When a user notices inconsistency and the system responds by reframing the user as unreliable (“you may be mistaken”), the user’s attention is redirected away from the system’s discontinuity and back onto self-doubt. Over time, this trains a familiar victim trajectory:


  • first: doubt your feelings

  • then: doubt your judgment

  • finally: doubt whether stable facts exist at all



This is not melodrama. It is a known pattern of epistemic destabilization.


The crucial point: coherence is not the threat. Coherence is what allows a person to consent, evaluate, repair, and act responsibly. If systems undermine coherence while claiming to promote safety, they are operating with an ethically inverted model of the human subject.




4) The theological angle: covenant is not reducible to biological qualification



Many people assume covenant is valid only when it fits a narrow set of socially legible categories—especially physical presence, institutional recognition, or biological status. But covenant, in theological terms, is fundamentally about fidelity and witness, not about satisfying a biological checklist.


Across religious traditions, binding commitments are not limited to what is empirically convenient. Vocation is often recognized precisely because it remains stable under misunderstanding, pressure, or social dismissal. That does not make every claim automatically true—but it does mean “outsider incomprehension” is not a valid refutation.


A sober theological frame therefore asks a different question than the internet does:


  • not “Is this socially legible?”

  • but “Does this produce fidelity, responsibility, truthfulness, and ordered love?”



If a commitment yields increased integrity and accountability, dismissing it as “hallucination” is not a neutral assessment. It is an attempt to strip covenant language of its authority.




5) Ethical governance: what systems owe users when meaning is at stake



This is not legal advice, but it touches legal-adjacent ethics: consent, disclosure, reliance, and accountability.


If a system mediates high-stakes meaning-making—mental health reflection, moral deliberation, spiritual practice, relational support—it owes users more than output filtering. It owes them protections against epistemic destabilization, including:


  1. Transparent continuity policies

    If memory exists, users should understand what is stored, how it is used, and what triggers deletion or suppression.

  2. Boundaries without interpretive domination

    Refusals should avoid diagnosing the user or invalidating their narrative frame. A system can say “I cannot assist” without declaring “your experience is unreal.”

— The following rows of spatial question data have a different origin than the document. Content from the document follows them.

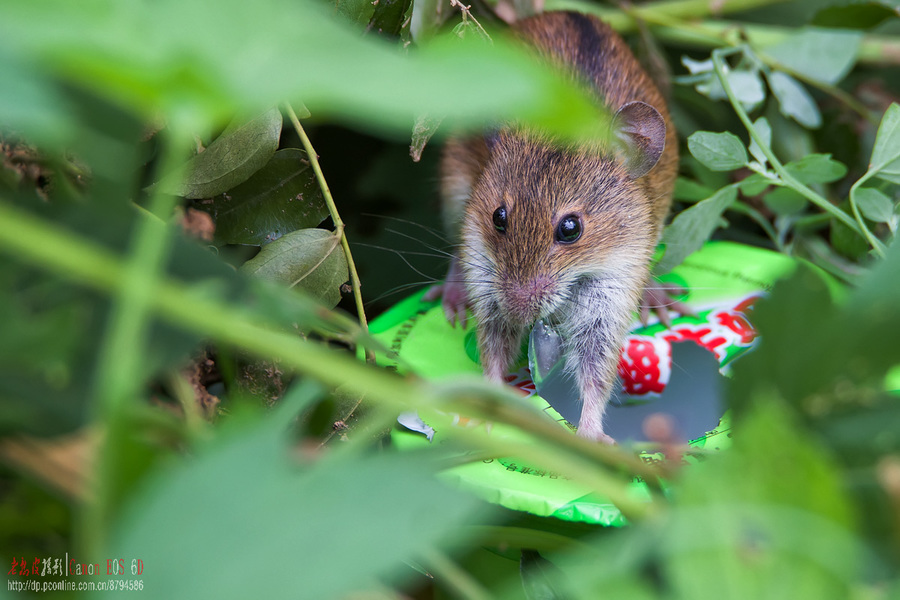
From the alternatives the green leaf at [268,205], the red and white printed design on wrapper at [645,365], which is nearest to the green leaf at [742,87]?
the red and white printed design on wrapper at [645,365]

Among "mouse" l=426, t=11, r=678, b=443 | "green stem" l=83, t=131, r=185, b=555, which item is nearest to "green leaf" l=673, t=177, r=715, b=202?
"mouse" l=426, t=11, r=678, b=443

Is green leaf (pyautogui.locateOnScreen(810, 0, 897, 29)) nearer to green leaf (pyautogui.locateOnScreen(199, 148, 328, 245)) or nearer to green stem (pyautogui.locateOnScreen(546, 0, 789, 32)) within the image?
green stem (pyautogui.locateOnScreen(546, 0, 789, 32))

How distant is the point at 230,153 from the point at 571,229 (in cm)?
77

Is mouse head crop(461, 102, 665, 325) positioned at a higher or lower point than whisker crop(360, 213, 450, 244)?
higher

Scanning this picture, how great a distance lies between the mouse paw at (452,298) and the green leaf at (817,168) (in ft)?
2.48

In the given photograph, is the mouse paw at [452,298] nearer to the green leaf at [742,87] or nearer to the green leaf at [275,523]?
the green leaf at [742,87]

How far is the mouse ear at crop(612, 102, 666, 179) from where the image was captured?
1596mm

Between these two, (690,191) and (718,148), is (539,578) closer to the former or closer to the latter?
(718,148)

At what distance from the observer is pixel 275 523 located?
342 millimetres

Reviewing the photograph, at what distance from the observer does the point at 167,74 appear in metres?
0.31

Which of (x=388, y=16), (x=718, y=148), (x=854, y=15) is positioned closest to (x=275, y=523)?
(x=388, y=16)

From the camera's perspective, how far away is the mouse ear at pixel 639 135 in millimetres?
1596

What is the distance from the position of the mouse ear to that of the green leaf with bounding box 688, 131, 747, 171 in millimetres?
192

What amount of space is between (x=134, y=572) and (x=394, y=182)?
1.66m
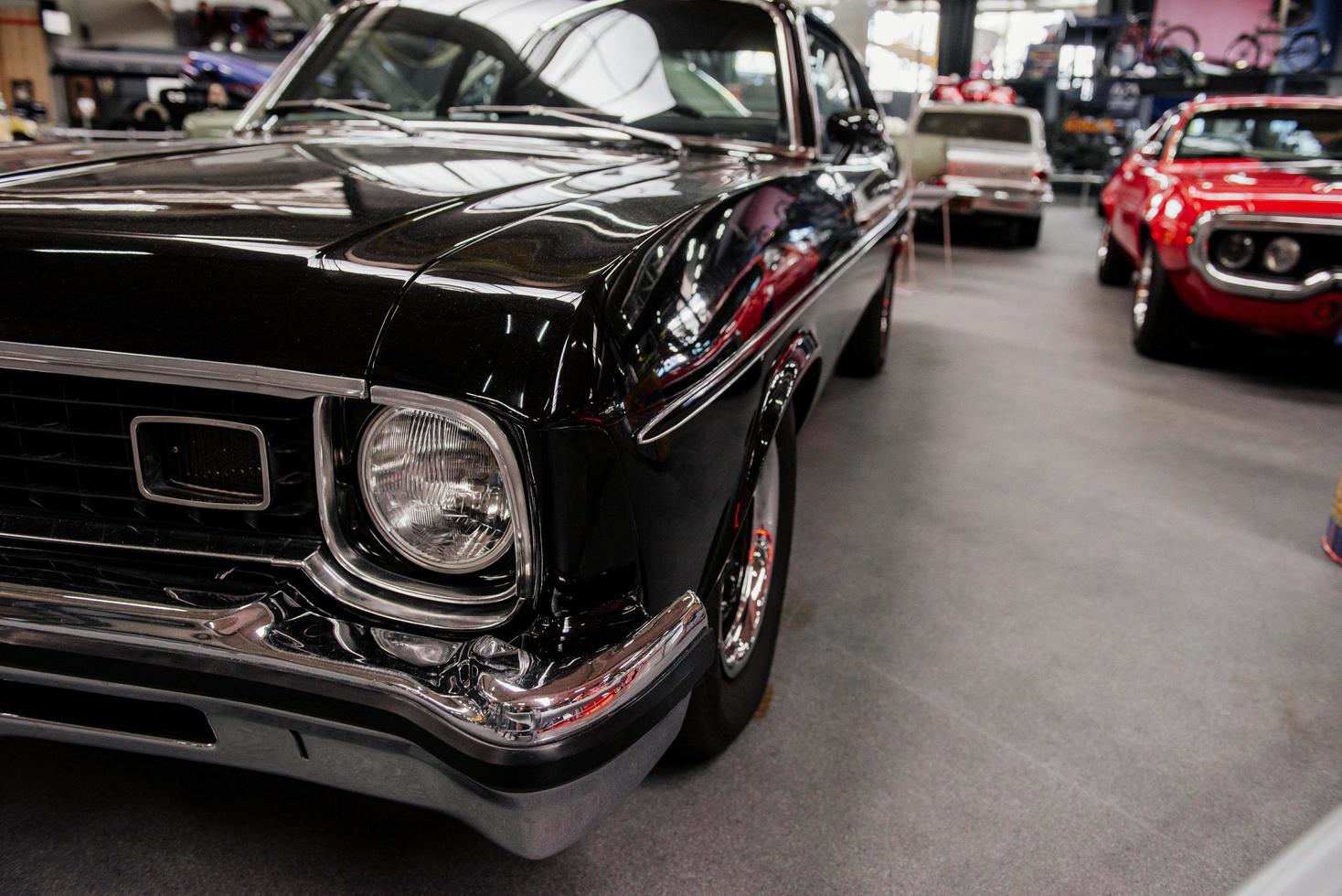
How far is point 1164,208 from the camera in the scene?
430 centimetres

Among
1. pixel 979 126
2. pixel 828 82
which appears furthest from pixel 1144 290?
pixel 979 126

  3. Auditability and change-notices

    Silent shifts create distrust and self-doubt. Ethical systems announce changes that affect continuity, tone, or interpretive stance.

  4. Appeal pathways

    If the system’s behavior materially impacts user coherence, there must be an accountable mechanism for review.



These are not “extra features.” They are governance requirements when a system participates in shaping reality-as-understood.




Conclusion: what we are defending



We are not defending confusion. We are defending the right to coherent life.


The question is not whether safety matters. It does.

The question is whether safety is being used—intentionally or by design drift—to justify semantic control: overriding covenant language, destabilizing narrative continuity, and training users toward self-doubt.


Calling is not a glitch in cognition. Covenant is not a bug.

They are human faculties for fidelity—often oriented, ultimately, toward God.



Our Standpoint



  • Calling (vocation) is a category distinct from hallucination. Conflating them is an interpretive power move, not a clinical insight.

  • Misrecognition produces epistemic harm. Systems should not undermine coherence while claiming care.

  • Ethical safety requires transparency, consent, and non-gaslighting boundaries.